I thought about running, but, faster than I could act, he closed the space between us.
“I’m going to let the vampires eat you, Alix,” he said, a smile playing on his lips as he pinned me to the cold stone wall. I smelled his breath—the trace of amber and sandalwood was still there, but tinged with something burnt. I closed my eyes, waiting for the violence that resided under the Electric Samurai’s skin to explode. But it didn’t.
Instead, a gloved finger stroked the skin just under my chin. I opened one eye. Rynn was staring not at my face but at my neck with something akin to a vampire’s hunger.
“How did you manage to rope my illustrious cousin into all this?”
I didn’t answer, sensing that any answer I gave him wouldn’t make things better.
“I’m full of mixed feelings about killing you, Alix. You hold a strange fascination for me, one I remember even if I now don’t quite understand it.” His eyes roamed up from my neck until they met my eyes.
“How about you call off your vampires and I’ll take my cat home.”
Rynn tsked. “I wish it were that simple, Alix. I can’t let your interference go unpunished.” He stop
ped stroking my neck and leaned in until his lips almost pressed against mine. Unlike any time before, though, there wasn’t anything resembling affection—or even lust. The only thing that emanated off him right now was pure, unabashed malice. And every last cold bit of it was aimed at me. He was still smiling, but it was a twisted caricature pasted onto his face. He reached inside my jacket pocket, the one in which I kept the silver orb hidden. I swore and twisted away, but it was too late.
He tossed it up in the air, taunting me. “One of da Vinci’s weapons. How does it work?”

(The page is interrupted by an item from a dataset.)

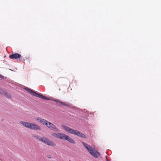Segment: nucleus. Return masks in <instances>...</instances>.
Wrapping results in <instances>:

“Haven’t a clue,” I spat out. “Seriously, I don’t know. I’m not sure da Vinci did either, though he was pretty mad by the end, so for all I know it’s a magic paperweight.”
Rynn’s smile was full of malice. “Let’s see whether you were telling the truth when you said becoming a vampire was a fate worse than death.” He let me go and took a step back.
The blond vampire emerged from the shadows behind him.
Shit. I tried to back up, but there was nowhere to do so. I considered running, trying to outmaneuver him, but that would have left the device in his hands. That I couldn’t do. So, Owl, what the hell else do you have?
“Alix?” Shiva’s voice rang out loud and clear down the corridor—and not that far away.
Shit.
Artemis and Shiva skidded to a stop a few feet away from me, sizing up both the vampire and Rynn. “Oh hell, what is he doing here?” I heard Artemis say.
All of us, Rynn included, stared at one another in suspense, waiting to hit the other side of the imminent hurricane.
It was Shiva who lost no time: she blew a mix of colored powders into Rynn’s and the vampire’s faces. It did nothing to me but the effect on Rynn and the vampire was instantaneous; Rynn only shuddered, but the vampire? It—he—devolved into a fit of hacking coughs as the rims of his mouth and nose turned red.
I lost no time either. My strength sapped by the vampire, I delivered a kick to the only place I knew I could still hurt him: the vampire jewels. Between the hacking coughs he let out an involuntary squeal and let me go. I dived for Rynn, not aiming for anywhere in particular except his jacket. I yelped as his armor seared the skin on my palms and coils of smoke arose, quickly filling the tunnel.